Capítulo 5
— Eu disse não — falei, cutucando a madeira da mesa
monstruosa da sala de jantar de Sterling.
— É perfeito pra você — argumentou Sterling, já na terceira
taça de vinho tinto. Ele ainda estava se recuperando das feridas da noite com
Finley. Ao contrário do que dissera quando me convidou para ir à sua casa,
Sterling não estava nem um pouco interessado em me dar ideias para encontrar um
emprego em Estes Park.
— Bartender? — indaguei. — As pessoas da cidade sabem quem
eu sou... principalmente os bartenders. Eles vão rir da minha cara e me
expulsar se eu aparecer procurando emprego. Não vão acreditar que eu preciso de
um.
— Eles não podem te discriminar, Ellie. Se você for mais
qualificada que os outros candidatos, eles vão ter que te dar o emprego.

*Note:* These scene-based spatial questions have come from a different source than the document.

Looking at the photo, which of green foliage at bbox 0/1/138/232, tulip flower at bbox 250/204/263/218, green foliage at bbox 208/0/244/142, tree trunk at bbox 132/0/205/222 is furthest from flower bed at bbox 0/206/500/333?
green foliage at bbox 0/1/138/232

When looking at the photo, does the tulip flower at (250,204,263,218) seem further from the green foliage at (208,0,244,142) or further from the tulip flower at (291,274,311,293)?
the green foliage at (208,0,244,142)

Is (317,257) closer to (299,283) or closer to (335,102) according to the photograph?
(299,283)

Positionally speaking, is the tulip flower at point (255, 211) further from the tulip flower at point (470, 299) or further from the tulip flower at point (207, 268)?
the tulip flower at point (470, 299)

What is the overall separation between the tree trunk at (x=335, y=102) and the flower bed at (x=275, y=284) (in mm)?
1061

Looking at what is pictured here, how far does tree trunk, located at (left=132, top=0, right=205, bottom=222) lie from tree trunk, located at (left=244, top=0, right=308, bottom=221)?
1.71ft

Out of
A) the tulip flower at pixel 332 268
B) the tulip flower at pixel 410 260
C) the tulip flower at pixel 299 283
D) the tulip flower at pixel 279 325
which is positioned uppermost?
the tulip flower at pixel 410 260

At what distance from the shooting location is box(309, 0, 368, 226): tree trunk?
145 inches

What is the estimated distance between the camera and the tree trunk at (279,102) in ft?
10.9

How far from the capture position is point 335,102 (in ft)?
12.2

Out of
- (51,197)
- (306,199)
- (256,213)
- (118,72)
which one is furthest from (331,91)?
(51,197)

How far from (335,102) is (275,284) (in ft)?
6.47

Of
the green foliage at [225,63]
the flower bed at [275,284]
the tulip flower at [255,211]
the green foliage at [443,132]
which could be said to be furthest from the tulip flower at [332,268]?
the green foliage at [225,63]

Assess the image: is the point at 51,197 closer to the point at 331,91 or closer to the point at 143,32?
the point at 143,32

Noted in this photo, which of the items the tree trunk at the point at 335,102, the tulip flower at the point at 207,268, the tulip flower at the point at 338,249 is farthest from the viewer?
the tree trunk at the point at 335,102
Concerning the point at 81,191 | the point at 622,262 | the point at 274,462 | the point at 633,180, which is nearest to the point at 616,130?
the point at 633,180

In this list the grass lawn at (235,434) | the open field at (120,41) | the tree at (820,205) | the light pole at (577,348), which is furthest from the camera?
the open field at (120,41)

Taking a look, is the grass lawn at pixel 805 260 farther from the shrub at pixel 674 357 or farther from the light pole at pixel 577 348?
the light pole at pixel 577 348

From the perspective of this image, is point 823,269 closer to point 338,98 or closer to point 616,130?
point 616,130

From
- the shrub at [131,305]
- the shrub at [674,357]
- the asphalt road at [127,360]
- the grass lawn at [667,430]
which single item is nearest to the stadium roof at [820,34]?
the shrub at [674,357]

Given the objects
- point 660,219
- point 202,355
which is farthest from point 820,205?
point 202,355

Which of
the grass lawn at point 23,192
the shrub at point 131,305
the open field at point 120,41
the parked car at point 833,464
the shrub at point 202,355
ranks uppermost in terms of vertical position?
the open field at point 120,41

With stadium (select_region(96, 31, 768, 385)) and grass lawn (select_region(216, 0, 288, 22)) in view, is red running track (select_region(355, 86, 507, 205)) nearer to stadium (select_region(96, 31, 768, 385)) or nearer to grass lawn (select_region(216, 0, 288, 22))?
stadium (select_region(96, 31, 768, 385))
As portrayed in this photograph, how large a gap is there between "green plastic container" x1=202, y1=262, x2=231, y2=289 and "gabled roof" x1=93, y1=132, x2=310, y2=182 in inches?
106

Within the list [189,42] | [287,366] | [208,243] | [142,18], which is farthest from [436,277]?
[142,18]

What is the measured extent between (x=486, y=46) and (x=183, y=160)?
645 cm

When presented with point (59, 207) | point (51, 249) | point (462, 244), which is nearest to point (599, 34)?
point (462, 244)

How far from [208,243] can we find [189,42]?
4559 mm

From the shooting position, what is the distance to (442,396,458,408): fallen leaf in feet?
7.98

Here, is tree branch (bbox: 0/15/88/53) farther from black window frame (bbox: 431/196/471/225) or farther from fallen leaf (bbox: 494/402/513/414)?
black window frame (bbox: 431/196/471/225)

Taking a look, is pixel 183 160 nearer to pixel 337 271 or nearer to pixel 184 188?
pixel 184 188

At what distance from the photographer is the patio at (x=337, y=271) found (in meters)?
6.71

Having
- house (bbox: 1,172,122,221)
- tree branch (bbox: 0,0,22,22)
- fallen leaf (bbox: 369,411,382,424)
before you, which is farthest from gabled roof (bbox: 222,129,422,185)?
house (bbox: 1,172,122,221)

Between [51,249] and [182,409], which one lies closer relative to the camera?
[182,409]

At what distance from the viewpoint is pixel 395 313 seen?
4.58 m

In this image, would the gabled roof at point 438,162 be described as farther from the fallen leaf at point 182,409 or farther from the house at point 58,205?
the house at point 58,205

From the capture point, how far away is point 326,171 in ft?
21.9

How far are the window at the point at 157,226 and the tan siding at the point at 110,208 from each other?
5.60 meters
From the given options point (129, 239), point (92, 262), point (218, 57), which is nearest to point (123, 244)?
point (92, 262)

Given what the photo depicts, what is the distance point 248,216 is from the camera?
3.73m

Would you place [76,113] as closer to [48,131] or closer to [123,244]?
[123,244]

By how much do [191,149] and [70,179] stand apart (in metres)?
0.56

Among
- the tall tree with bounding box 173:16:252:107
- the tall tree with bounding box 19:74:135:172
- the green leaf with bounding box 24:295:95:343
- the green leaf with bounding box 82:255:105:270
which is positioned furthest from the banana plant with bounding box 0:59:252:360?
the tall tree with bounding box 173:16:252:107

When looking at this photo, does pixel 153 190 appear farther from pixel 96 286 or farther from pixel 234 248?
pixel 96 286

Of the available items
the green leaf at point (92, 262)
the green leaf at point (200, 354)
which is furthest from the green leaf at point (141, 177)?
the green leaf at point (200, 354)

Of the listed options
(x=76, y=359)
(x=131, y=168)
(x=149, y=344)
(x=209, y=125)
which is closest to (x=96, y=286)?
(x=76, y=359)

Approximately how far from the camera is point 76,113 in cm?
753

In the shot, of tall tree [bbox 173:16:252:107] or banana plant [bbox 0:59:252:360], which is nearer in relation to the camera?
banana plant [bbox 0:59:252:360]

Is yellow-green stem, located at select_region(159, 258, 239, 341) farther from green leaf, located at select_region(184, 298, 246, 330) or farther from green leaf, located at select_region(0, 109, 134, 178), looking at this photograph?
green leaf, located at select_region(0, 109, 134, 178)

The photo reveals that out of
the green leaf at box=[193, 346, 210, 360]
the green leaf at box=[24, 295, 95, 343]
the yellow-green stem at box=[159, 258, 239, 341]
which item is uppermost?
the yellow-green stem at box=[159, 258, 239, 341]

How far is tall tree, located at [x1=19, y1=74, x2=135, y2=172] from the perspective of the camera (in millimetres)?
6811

— Não é assim que funciona. Eles contratam parentes nesta
cidade. E não. Não quero ser bartender. Acabei de ser expulsa do Turk. Eles vão
ficar com medo de eu beber o estoque todo. Ainda mais agora que o José recebeu
ordens de tirar todas as bebidas alcoólicas de casa.
— Sério?
— Sério — resmunguei.
— Que diabos você fez, Ellie? Não pode ser pior do que
aquela vez em que você...
— E não foi. Estragaram um quadro, alguns vasos e uma mesa.
Um pouco de vômito no chão... nada que o pessoal da limpeza não conseguisse
resolver.
— Então não é por causa do dinheiro.
— O que você quer dizer?
— Você está fodida. Eles não estão tentando te ensinar a
ter responsabilidade ou a ser grata, Ellison. Estão tentando salvar você de si
mesma. Os pais da Betsy March fizeram a mesma coisa com ela. Você não tem
saída. É melhor ceder ou acabar com tudo agora mesmo.
Fiquei boquiaberta.
— Você é um tremendo babaca.
Ele tomou mais um gole de vinho.
— As pessoas dizem isso o tempo todo. Estou começando a
acreditar.
Olhei para ele, meu rosto já queimando de humilhação.
— Você não está precisando de... humm... uma assistente ou
algo assim, né?
— Eu? É claro que não. Já tenho quatro. Ah. Você quer
dizer... te contratar?
Meus olhos foram para o chão.
— Só se precisar de alguém. Não quero caridade.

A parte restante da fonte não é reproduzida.